Ankush Sabharwal, Founder of BharatGPT.ai and CoRover.ai, is upbeat about the maturity of Voice LMs. He argues that they are good in areas like accuracy and bias reduction. “On accuracy fronts, there is enhanced speech recognition and language understanding. Also, diverse training data mitigates biases. There is better contextual understanding through multi-modal processing. Plus, they are great for Multi-cultural Environments with support for various languages and dialects.”
“Data training involves large datasets of diverse voice samples, often sourced from public repositories or proprietary collections. These datasets are pre-processed, tokenised, and fine-tuned for Voice-to-Voice models.” He explains. Regarding Compute Requirements, Sabharwal reasons that optimised architectures with composite AI approach reduce computational needs.

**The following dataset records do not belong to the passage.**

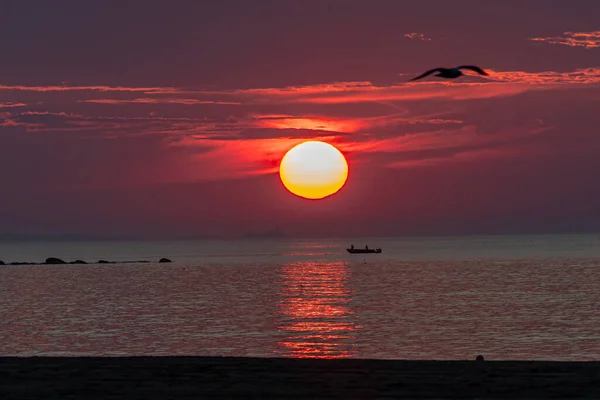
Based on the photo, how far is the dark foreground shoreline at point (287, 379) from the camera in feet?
64.9

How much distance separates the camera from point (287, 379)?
2177 centimetres

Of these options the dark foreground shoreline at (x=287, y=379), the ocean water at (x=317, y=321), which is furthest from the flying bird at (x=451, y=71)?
the ocean water at (x=317, y=321)

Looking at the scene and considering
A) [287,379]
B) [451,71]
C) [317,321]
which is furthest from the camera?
[317,321]

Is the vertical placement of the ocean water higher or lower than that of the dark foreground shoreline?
higher

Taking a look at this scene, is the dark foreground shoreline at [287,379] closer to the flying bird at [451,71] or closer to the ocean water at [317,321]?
the flying bird at [451,71]

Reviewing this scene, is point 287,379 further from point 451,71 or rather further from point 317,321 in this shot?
point 317,321

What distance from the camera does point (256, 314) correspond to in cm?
8250

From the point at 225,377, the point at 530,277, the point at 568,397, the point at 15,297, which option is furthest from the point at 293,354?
the point at 530,277

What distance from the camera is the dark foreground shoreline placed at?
19.8m

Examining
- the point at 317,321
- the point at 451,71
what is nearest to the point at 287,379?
the point at 451,71

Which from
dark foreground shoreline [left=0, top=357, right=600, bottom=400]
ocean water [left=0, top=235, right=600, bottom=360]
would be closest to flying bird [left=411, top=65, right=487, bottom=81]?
dark foreground shoreline [left=0, top=357, right=600, bottom=400]

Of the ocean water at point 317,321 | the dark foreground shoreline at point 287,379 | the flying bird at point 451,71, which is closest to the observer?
the dark foreground shoreline at point 287,379

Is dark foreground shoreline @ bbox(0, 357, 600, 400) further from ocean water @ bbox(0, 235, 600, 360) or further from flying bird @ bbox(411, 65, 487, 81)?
ocean water @ bbox(0, 235, 600, 360)

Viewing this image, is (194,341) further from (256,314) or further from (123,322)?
(256,314)
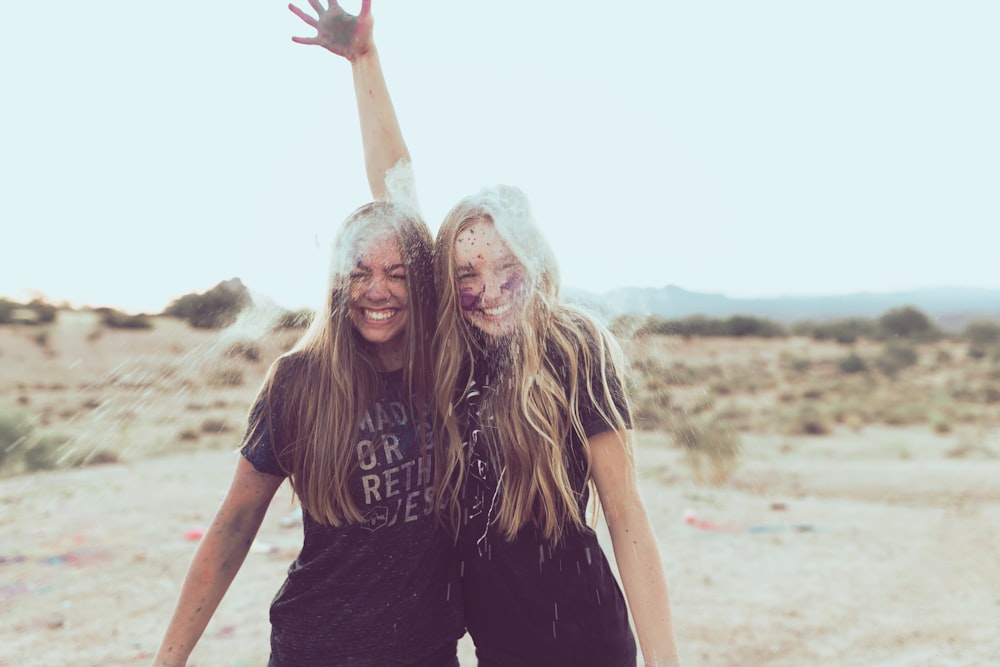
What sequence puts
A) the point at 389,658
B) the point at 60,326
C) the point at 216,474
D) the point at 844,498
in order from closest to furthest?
the point at 389,658, the point at 844,498, the point at 216,474, the point at 60,326

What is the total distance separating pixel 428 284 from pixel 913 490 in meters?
9.21

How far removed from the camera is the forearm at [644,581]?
6.07 feet

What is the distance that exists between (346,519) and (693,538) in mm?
5782

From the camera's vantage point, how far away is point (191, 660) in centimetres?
458

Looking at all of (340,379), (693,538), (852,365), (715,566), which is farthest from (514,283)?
(852,365)

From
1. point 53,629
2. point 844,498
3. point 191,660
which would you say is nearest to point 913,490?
point 844,498

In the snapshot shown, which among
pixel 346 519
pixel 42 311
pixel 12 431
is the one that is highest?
pixel 42 311

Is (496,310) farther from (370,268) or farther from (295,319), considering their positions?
(295,319)

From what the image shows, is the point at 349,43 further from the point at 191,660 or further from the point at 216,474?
the point at 216,474

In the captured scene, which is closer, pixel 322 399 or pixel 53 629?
pixel 322 399

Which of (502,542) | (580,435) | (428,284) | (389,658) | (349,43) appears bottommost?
(389,658)

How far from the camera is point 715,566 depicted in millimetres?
6293

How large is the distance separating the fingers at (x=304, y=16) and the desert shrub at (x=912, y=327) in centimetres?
3844

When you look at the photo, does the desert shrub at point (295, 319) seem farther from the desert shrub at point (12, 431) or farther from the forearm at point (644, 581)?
the desert shrub at point (12, 431)
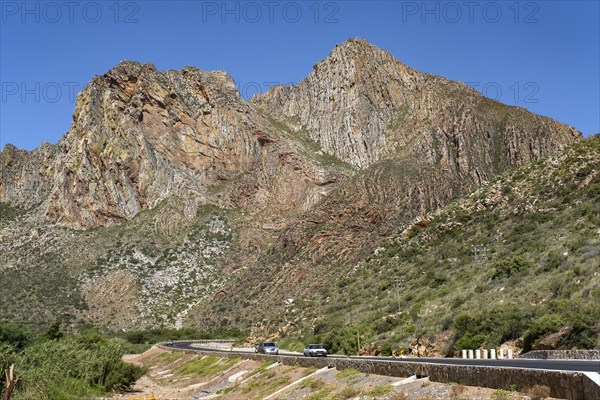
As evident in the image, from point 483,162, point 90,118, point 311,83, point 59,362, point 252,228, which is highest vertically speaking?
point 311,83

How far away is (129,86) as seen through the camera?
138m

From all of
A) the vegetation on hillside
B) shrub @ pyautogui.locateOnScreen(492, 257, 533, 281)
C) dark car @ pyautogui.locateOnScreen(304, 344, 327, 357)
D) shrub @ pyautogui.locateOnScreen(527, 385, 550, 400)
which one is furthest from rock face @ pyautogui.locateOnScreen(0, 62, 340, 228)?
shrub @ pyautogui.locateOnScreen(527, 385, 550, 400)

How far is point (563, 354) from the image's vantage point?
28.9 m

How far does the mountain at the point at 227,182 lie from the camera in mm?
105562

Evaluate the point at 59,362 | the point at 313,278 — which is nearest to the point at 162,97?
the point at 313,278

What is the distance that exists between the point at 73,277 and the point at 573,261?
88.9 m

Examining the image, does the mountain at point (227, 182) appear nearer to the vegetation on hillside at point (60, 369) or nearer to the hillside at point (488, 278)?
the hillside at point (488, 278)

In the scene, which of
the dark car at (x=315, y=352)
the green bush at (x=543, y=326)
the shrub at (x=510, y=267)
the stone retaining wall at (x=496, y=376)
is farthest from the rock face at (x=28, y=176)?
the stone retaining wall at (x=496, y=376)

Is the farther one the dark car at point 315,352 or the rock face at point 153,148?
the rock face at point 153,148

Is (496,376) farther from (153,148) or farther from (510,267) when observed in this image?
(153,148)

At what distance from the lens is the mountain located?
106 meters

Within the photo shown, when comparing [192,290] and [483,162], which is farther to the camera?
[483,162]

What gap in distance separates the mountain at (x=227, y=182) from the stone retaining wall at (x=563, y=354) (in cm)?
6183

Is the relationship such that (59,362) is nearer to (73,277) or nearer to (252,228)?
(73,277)
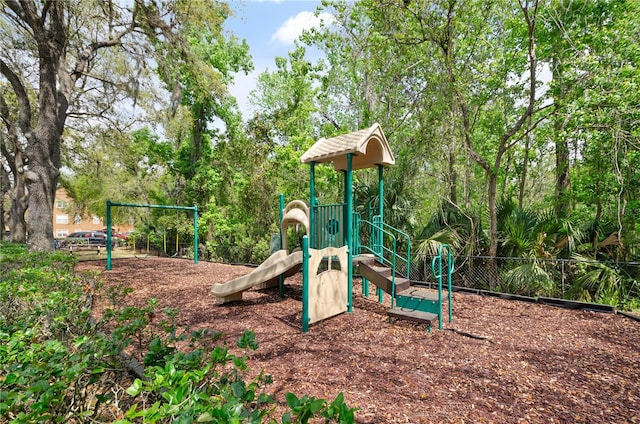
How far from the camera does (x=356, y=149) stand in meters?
4.62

By tailoring the training process to specific domains like BFSI, these models are better equipped to understand industry-specific terminology and nuances, significantly improving the performance of voice bots in customer interactions and maintaining Gopalan. “This domain-specific adaptation minimises errors, enhances contextual relevance, and reduces biases that might arise from generalised training. Additionally, continuous efforts to optimise inference costs ensure the models remain efficient and cost-effective, making them more accessible and practical for widespread deployment.”
They are not devoid of issues, though. Sabharwal points out that VideoBots and VoiceBots still face challenges like latency, Token synchronisation, realistic avatar movements, and user data privacy protection. Nonetheless, Sabharwal opines that the future of customer interactions will rely heavily on human-centric video and voice bots, transforming how one engages with technology.
As long as these Voice LMs can keep up with a species, that would have given even Darwin a persistent headache for its ever-changing vocabulary. The Gen Z. Where dolphin memes are more popular than dolphins. And they say something else altogether.